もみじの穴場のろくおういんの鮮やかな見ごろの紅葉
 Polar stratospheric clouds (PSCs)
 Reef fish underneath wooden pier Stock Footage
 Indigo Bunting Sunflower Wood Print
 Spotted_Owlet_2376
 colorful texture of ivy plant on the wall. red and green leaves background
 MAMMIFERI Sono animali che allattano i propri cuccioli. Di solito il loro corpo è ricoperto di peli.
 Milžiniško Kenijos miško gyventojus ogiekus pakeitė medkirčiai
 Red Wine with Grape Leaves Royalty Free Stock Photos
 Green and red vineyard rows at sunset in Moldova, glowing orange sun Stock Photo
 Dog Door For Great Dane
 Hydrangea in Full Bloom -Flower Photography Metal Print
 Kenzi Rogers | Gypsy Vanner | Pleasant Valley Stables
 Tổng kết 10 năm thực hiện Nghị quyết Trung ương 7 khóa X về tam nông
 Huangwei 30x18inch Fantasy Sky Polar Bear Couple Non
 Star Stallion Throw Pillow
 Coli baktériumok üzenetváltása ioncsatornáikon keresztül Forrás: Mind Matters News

● ● ● ●

Return the total of lines in these records that hold "Print", without any other words.

▸ OUTPUT FOR THIS EXERCISE
2